Опубликовано в журнале Неприкосновенный запас, номер 5, 2002
Архитектура — не искусство. Это — ответ на достаточно сиюминутные потребности отдельного индивида и общества в целом. Искусством она оказывается только в редкие моменты общего подъема культуры, в моменты, когда возможен синтез искусств, момент одухотворения, оплодотворения и этой утилитарной материи. Однако архитектуру принято считать искусством. Это странно и удивительно, так же как и то, что сама архитектура скорее любит, чтобы ее считали искусством, или как-то бессознательно хочет им быть. То ли оттого, что архитектор мнит себя Художником и Творцом, то ли вследствие комплекса по поводу собственной вторичности и отсутствия реальных художественных задач, но эстетическая компонента — которая в архитектуре, как и у всего, что имеет облик, присутствует — крайне подвержена манипуляциям. Причем не просто манипуляциям, а манипуляциям властным. И Власти удается убедить архитектуру в том, что она красива и славна чаще, чем это есть в действительности. Причем красива она оказывается своей полезностью государству, а славна — восславляя его. Так образуется Стиль.
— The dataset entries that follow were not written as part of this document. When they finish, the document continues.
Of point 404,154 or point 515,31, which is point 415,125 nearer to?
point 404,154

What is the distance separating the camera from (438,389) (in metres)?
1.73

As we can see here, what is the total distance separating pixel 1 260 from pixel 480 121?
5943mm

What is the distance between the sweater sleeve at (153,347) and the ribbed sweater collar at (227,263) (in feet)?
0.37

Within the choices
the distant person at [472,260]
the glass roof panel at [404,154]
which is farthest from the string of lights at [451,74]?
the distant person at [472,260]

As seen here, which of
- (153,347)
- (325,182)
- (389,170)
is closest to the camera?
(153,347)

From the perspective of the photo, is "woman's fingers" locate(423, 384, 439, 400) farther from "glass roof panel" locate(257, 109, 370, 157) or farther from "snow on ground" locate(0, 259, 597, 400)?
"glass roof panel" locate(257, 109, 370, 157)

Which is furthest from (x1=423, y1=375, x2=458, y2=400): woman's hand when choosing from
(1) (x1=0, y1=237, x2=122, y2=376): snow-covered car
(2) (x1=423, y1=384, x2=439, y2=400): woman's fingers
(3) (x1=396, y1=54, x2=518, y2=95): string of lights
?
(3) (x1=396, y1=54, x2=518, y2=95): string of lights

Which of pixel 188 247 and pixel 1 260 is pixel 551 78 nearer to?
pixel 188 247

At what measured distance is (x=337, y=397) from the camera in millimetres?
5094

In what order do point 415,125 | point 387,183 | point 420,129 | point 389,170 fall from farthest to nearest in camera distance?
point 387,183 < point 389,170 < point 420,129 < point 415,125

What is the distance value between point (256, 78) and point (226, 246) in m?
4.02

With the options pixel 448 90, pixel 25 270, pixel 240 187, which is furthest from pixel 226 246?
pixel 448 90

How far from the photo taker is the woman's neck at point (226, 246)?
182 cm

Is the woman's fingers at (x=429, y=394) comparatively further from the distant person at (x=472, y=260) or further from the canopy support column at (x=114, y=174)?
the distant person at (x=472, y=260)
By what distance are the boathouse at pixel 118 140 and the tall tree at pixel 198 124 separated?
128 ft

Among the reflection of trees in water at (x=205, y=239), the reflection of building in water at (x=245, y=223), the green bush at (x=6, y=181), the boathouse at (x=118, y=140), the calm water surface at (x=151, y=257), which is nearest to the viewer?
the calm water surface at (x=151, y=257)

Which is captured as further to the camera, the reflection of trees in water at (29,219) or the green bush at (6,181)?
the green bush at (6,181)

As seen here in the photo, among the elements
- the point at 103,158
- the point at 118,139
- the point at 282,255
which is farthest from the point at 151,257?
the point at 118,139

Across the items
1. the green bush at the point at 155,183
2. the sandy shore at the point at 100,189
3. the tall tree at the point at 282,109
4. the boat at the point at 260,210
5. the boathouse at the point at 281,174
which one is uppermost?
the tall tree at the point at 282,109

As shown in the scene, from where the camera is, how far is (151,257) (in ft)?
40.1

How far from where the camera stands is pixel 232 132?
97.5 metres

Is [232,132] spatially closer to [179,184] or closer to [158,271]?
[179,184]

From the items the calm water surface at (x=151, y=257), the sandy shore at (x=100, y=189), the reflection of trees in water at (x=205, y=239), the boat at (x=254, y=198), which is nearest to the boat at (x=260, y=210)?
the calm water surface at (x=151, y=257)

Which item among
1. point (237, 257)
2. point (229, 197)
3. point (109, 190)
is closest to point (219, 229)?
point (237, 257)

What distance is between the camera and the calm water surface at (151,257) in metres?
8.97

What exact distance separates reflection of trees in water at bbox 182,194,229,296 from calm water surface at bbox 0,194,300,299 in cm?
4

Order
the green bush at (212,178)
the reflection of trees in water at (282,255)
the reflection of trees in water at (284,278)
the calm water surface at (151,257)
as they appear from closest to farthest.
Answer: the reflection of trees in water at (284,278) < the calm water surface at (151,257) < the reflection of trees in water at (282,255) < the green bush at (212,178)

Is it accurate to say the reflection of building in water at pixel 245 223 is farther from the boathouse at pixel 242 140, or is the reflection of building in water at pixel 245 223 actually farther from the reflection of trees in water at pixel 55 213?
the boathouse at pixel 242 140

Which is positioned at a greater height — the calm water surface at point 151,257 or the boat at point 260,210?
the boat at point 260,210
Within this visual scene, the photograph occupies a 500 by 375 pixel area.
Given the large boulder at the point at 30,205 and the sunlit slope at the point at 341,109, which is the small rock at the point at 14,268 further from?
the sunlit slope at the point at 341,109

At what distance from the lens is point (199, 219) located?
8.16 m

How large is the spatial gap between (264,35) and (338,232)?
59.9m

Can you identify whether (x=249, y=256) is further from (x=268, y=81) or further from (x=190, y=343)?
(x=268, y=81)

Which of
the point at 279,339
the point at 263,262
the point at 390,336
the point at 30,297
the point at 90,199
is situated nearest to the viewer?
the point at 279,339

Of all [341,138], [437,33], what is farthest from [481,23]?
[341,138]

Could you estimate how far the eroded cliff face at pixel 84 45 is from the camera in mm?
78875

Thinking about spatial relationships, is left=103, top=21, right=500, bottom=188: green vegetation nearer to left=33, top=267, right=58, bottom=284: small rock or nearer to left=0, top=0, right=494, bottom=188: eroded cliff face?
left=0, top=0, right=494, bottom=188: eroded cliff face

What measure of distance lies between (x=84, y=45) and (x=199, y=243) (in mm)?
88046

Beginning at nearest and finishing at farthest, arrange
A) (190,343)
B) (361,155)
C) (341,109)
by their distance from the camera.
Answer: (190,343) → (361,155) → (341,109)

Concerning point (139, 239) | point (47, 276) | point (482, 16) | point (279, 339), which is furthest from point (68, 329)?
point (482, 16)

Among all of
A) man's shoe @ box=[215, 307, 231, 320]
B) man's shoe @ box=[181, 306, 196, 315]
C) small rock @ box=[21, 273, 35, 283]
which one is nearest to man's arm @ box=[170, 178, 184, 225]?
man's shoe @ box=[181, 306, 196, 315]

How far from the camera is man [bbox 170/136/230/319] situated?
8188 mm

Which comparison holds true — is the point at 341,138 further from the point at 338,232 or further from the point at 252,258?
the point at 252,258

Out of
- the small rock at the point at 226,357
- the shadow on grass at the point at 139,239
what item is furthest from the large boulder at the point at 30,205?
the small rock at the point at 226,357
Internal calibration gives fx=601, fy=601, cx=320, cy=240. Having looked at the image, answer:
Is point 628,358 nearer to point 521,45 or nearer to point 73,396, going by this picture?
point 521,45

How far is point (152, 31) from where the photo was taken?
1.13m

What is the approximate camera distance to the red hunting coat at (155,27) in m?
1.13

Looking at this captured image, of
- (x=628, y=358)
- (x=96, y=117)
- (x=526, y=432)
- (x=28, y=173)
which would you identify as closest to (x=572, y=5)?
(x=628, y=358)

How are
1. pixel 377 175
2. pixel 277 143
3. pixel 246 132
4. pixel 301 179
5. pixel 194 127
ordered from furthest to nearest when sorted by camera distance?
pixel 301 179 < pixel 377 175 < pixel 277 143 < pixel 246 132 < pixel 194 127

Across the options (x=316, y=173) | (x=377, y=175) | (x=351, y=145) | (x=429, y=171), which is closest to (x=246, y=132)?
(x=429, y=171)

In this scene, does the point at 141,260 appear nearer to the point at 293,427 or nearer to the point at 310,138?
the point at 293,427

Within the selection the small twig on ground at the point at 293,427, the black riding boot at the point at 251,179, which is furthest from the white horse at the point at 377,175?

Механизм образования властного стиля прост — власть гарантирует архитектуре статус Высокого Искусства в собственной системе ценностей и инициирует идеологическую программу, к которой впоследствии привязывается ставшая официальной архитектура. Простой и наиболее близкий к теме данной статьи пример — появление вслед за уваровской “теорией официальной народности” тоновских Храма Христа Спасителя, Большого Кремлевского Дворца и клейновского ГУМа. Полное соответствие троицы построек неорусского стиля в самом центре Москвы триаде “православие, самодержавие, народность” с очевидностью бросается в глаза. С другой стороны, архитектура — идеальный медиатор для властной игры на струнах общественных настроений. Более того, это та мембрана, сквозь которую происходят реальные и виртуальные отношения Общества и Власти.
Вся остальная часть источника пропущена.